Among the recession’s many toxic byprodcuts is the widening of the gap between the world’s haves and have-nots, making the global poverty crisis all the more palpable. But what if poor and the planet could actually benefit from the economic chaos of the past couple of years? That’s exactly what a coalition of over 100 NGO’s is aiming for with the Robin Hood Tax movement — an ambitious campaign for a new deal between banks and society that helps reduce poverty and tackles climate change in the process.

The idea is simple but brilliant: Banks, hedge funds and other finance institutions agree to pay a minuscule tax — between 0.005% and 0.05% — which, in the context of the massive amounts of money being transacted through the world’s financial establishments every day, can raise billions of dollars in aid and funding for the fight against poverty and climate change.

Driven largely by viral short films, the campaign is now turning the camera over to the public — they’ve launched a brand new film competition, encouraging aspiring filmmakers and advetising professionals to create 60-90 second films about why the Robin Hood Tax is, in layman terms, a good idea. With a completely open brief, filmmakers are free to roam creatively. A panel of judges, including Sienna Miller, Richard Curtis, MTV’s John Jackson and Andy Hobsbawm of Do The Green Thing (remember them?), will select the 12 finalists, vying for the three top prizes.

So go ahead and submit a short film by June 18 — or tell your budding filmmaker friends to.
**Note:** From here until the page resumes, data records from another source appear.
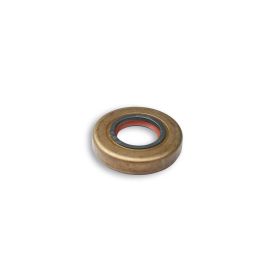 Malossi oil seal 17x35x8 mm FKM/PTFE for crankshaft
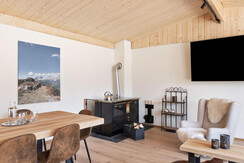 Ferienhäuser Gerhart_Appartement 11 (11)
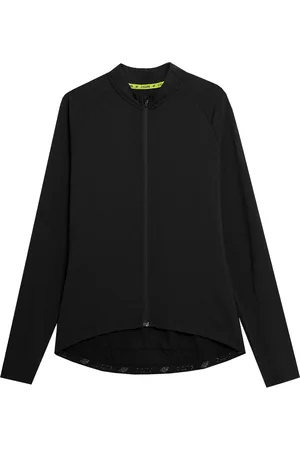 4F Sportsweatvest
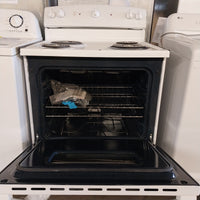 #1229 Liquidation Half Truckload of 24 Customer Return Appliances in South Carolina - Liberty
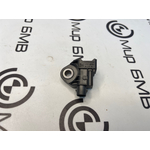 Датчик ускорения BMW 5 - series G30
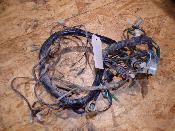 faisceau électrique homologué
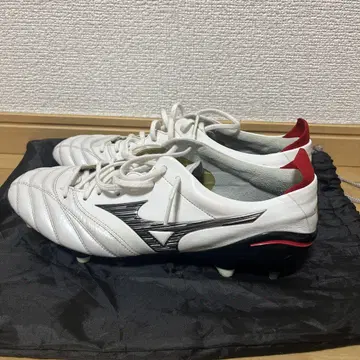 미즈노 모레리아 NEO4 SG 27cm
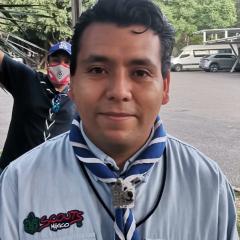 Profile picture for user Fernando Villalba Aguilar_1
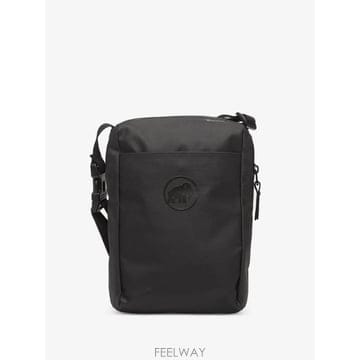 | Other Brand | 26 FW Mammut �� �޽��� �� 2810001512BLACK0001 TP45480337226 FW Mammut �� �޽��� �� 2810001512BLACK0001 TP454803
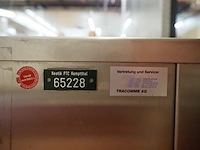 Nn tub - afbeelding 6 van  6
Meanwhile, you can follow the movement on Twitter and show some love on Facebook.

While the campaign is currently focused on the UK, we think it’s a brilliant idea — reminiscent of the Robin of Shoreditch project — and should be implemented on a global scale. And at a time when many of the world’s leading politicians — including French President Nicolas Sarkozy, former UK Prime Minister Gordon Brown and German Chancellor Angela Merkel — have spoken out in support of similar financial taxation, in the karmic cost/benefit scale of things, the lifechanging benefit to those living on $1 a day far outweighs the laughably negligible cost to financial institutions.